(本文)
+ + +

高校時代、現代国語の評価がすごく悪いことがあって先生に直訴したことがありました。筆者の思いを読み解くもので、自分なりに書いたのに、それが低く評価された。自分としては納得した答えだったので、先生がなんと言おうと腑に落ちませんでした。一方、物理や数学は単純明快。正解への道筋がわかりやすくて好きでした。世代的に鉄腕アトムやスターウォーズなどに囲まれていたこともあると思います。
言語はコミュニケーションの基本なので、理系でも必要だと実感し、今では自分の娘や若い世代の人にも国語が嫌いだから理系というのはよくないよと伝えていますが、振り返ってみると高校の頃は長文読解が苦手でしたね。
■失敗も通過点
大学受験では浪人しました。1年目の共通1次では、英語の途中の余白ページを見て、その先に問題がもうないのだと勘違い。翌日新聞で答え合わせをしていて、その後に問題があったことを知りました。同級生の半数近くが浪人するクラスでしたが、浪人が決まって5月や6月になると、大学に入った人の楽しそうな様子が伝わってきました。自分は何をやっているんだろうと思ったのを覚えています。ただ、その後も様々な失敗を繰り返していますが、どんな失敗も通過点。そこからの再スタートが大事と思っています。
勉強は興味がない科目は全然ダメでした。化学などは苦手で、受験では最低限の勉強ですむように科目選択しました。母には「理系なら医学部に」とずっと言われていたんですが、やはり興味が持てなくて。親の手前、医学部を一つだけ受けました。当然落ちるんですが。逆に、予備校の数学や物理の授業はすごく楽しくて。やっぱり自分は物理なんだなと思いを強くしました。
大学時代は「バブル」。今考えるとおかしいぐらいの時給を家庭教師のアルバイトでもらうこともありました。でも当時は親の世代からの右肩上がりの経済の中で当たり前と考えていました。夜に実験をすることもあって、車で登校したり、合間を縫ってみんなでスキーに行ったり。遊びにも勉強にも常に一生懸命でした。

+ + +

(提示資料)
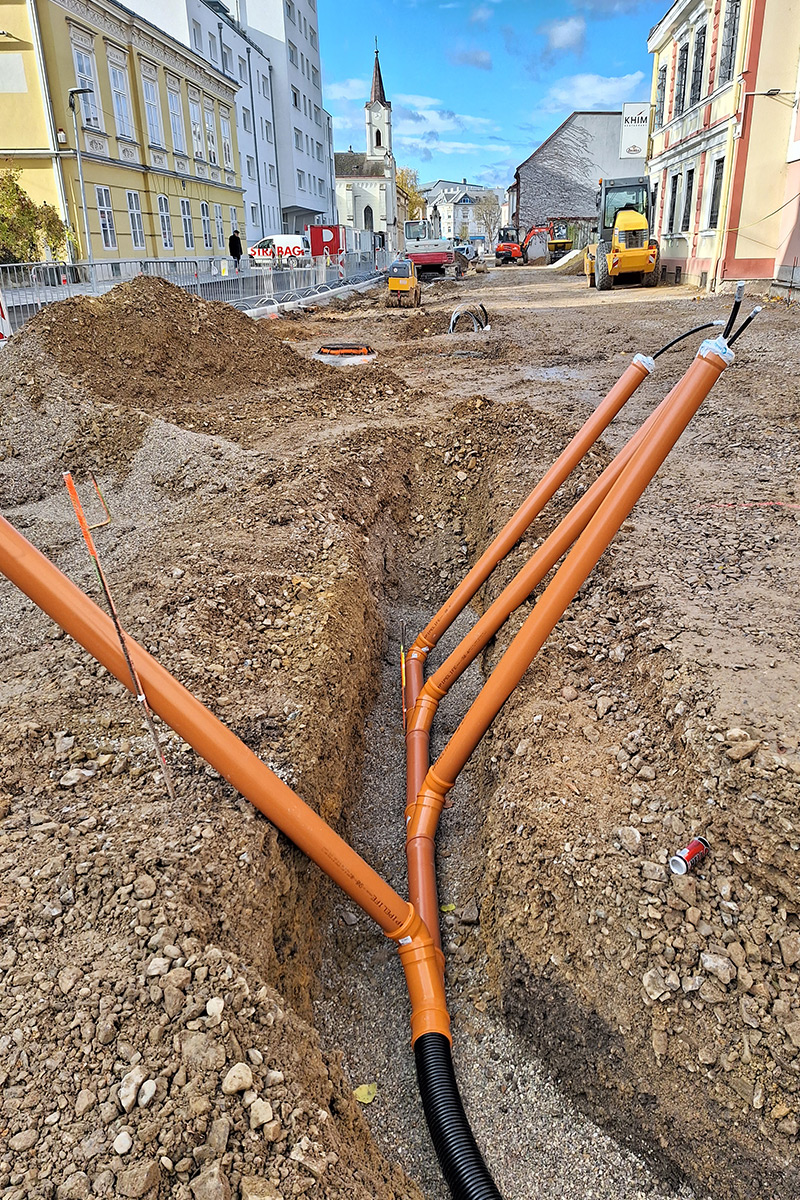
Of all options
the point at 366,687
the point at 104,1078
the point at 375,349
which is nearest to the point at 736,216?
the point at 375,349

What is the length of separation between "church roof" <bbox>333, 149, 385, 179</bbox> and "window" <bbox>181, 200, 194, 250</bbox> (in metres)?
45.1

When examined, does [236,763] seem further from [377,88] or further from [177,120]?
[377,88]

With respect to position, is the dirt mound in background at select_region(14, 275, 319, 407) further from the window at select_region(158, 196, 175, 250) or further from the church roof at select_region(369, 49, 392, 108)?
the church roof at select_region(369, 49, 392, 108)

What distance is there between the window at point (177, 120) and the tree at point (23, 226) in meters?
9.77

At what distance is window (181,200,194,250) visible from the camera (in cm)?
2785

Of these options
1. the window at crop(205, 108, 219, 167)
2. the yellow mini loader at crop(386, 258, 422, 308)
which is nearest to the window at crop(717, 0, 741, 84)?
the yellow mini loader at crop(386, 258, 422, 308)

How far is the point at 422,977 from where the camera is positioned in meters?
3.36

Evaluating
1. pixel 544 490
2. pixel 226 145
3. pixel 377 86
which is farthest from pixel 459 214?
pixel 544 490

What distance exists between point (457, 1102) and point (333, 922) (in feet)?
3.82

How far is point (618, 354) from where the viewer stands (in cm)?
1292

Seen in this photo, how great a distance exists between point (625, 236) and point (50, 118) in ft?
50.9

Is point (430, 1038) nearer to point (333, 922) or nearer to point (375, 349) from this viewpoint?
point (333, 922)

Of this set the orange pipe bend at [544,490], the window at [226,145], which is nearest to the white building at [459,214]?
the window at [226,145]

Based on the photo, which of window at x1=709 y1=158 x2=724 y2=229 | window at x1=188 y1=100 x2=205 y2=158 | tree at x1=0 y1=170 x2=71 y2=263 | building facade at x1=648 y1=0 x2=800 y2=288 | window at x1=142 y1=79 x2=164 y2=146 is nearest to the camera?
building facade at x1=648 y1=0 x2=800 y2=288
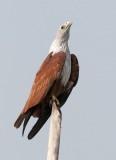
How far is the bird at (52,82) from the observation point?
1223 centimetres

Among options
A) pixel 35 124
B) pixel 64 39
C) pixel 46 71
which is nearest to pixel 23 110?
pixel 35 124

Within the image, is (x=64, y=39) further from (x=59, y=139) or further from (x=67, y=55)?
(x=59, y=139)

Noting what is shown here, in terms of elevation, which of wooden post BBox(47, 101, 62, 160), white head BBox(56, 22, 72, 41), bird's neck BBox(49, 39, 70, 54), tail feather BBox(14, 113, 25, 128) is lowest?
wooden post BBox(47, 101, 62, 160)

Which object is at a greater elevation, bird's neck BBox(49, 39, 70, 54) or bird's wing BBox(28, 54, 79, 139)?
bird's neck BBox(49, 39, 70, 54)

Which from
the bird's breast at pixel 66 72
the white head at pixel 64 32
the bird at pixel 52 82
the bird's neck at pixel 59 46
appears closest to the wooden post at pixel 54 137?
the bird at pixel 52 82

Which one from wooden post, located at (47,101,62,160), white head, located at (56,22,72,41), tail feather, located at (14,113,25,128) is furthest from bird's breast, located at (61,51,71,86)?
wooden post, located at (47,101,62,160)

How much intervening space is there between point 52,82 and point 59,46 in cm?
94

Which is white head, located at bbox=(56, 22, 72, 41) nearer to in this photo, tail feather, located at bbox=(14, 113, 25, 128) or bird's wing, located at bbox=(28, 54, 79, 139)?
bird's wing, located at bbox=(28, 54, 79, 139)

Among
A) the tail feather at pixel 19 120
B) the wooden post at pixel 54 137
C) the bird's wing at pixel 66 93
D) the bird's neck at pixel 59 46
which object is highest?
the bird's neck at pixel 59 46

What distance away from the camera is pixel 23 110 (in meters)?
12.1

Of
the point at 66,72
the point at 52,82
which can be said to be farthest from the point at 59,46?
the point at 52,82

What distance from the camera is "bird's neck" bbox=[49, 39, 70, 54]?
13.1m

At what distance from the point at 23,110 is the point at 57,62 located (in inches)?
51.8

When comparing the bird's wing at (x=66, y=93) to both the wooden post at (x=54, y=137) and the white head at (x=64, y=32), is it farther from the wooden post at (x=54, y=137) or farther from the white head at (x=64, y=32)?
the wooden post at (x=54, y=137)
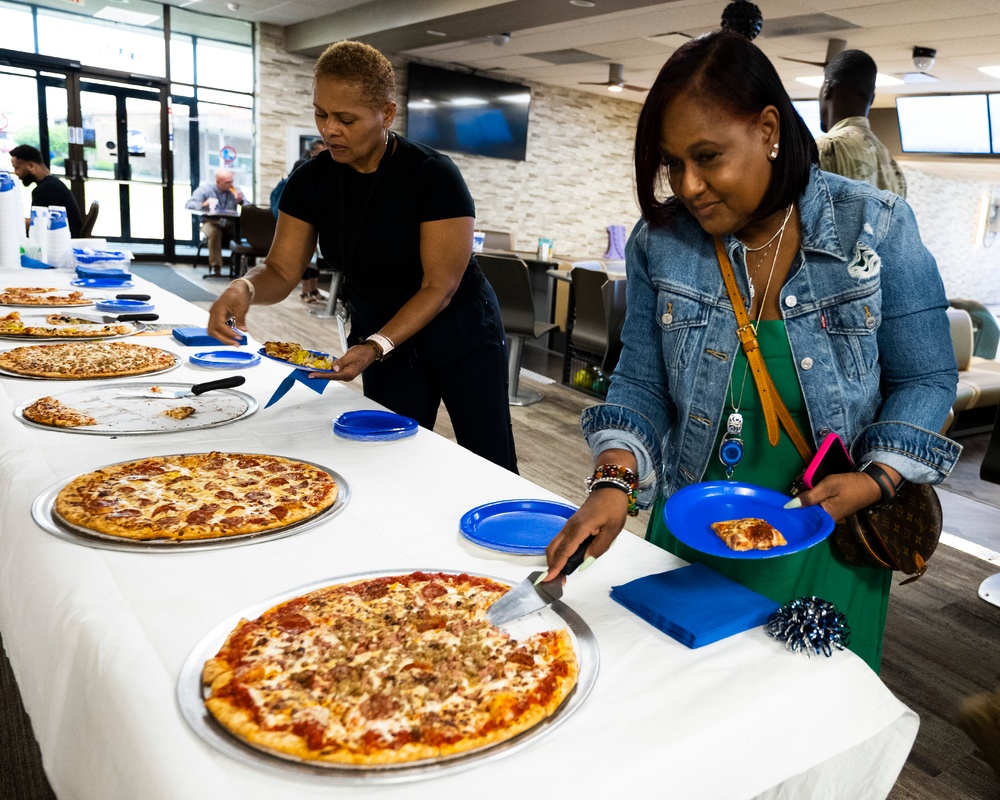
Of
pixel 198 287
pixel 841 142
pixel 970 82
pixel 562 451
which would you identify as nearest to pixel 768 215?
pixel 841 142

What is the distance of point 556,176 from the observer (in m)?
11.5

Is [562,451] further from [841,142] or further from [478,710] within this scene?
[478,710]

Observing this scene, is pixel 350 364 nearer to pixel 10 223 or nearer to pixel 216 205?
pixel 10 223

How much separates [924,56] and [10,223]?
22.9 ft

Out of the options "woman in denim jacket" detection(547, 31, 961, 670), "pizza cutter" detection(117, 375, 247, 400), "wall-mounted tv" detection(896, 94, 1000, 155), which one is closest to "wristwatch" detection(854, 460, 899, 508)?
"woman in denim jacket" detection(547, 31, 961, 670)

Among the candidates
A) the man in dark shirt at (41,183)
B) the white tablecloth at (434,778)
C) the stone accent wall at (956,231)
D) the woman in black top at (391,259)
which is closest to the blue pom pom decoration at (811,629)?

+ + +

(作業内容)
**a.** 本文のうち「言語はコミュニケーションの基」から「タートが大事と思っています。」までを、両端を含めて書き出してください。その際、「共通1次」を「センター試験」に差し替えてください。
**b.** 受験と学生時代を振り返る本文を、最後の文の後から書き継いでください。
資料は本文とは関係のない別個の素材です。

(解答)
**a.**
言語はコミュニケーションの基本なので、理系でも必要だと実感し、今では自分の娘や若い世代の人にも国語が嫌いだから理系というのはよくないよと伝えていますが、振り返ってみると高校の頃は長文読解が苦手でしたね。
■失敗も通過点
大学受験では浪人しました。1年目のセンター試験では、英語の途中の余白ページを見て、その先に問題がもうないのだと勘違い。翌日新聞で答え合わせをしていて、その後に問題があったことを知りました。同級生の半数近くが浪人するクラスでしたが、浪人が決まって5月や6月になると、大学に入った人の楽しそうな様子が伝わってきました。自分は何をやっているんだろうと思ったのを覚えています。ただ、その後も様々な失敗を繰り返していますが、どんな失敗も通過点。そこからの再スタートが大事と思っています。

**b.**
■「アームの母」呼ばれるワケ
就職時も景気がよくて、学生側が会社を指名するような時代でした。宇宙開発がやりたいと東芝の宇宙部門に入り、ロボットアームを開発する部署に配属。国際宇宙ステーションの日本実験棟「きぼう」のロボットアームの開発にあたりました。人工衛星にはあまり可動部分はありませんが、ロボットは可動部が多く、動く頻度も高いので、よく動かす部分の消耗が早まります。グリース(潤滑剤)は宇宙では蒸発してしまうため、摩擦が少なくなるように金属表面に特殊な加工を行いました。人が操作するので、間違えることを前提にした対策や、修理できる設計も求められました。
訓練を担当した宇宙飛行士たちにも「ロボットアームの母」と呼ばれるのは、アームという「子」を守るため、時にキツイ発言をしたからかもしれません。アームの扱い方は一番メーカーが知っているという気持ちを強く持っていましたから。間違った操作をするのを見ると、相手かまわず、ついつい「やめてください」といった言葉が出てしまうんです。大勢のメンバーが長い時間をかけ作り上げた大事なロボットアームですから。
■宇宙開発に新時代
宇宙開発はもはや衛星をロケットで打ち上げることにとどまらず、衛星などから得られる情報の活用を考える時代になっています。ベンチャーなど新しいプレーヤーも加わって、競争は激しいけれど、楽しい時代になってきました。
私自身、好きな分野を進んできましたが、夢がかなったという意識はありません。まだまだ満足しないし、勉強も足りない。物作りだけでなく広い視野をもって宇宙開発に携わって行きたいと思っています。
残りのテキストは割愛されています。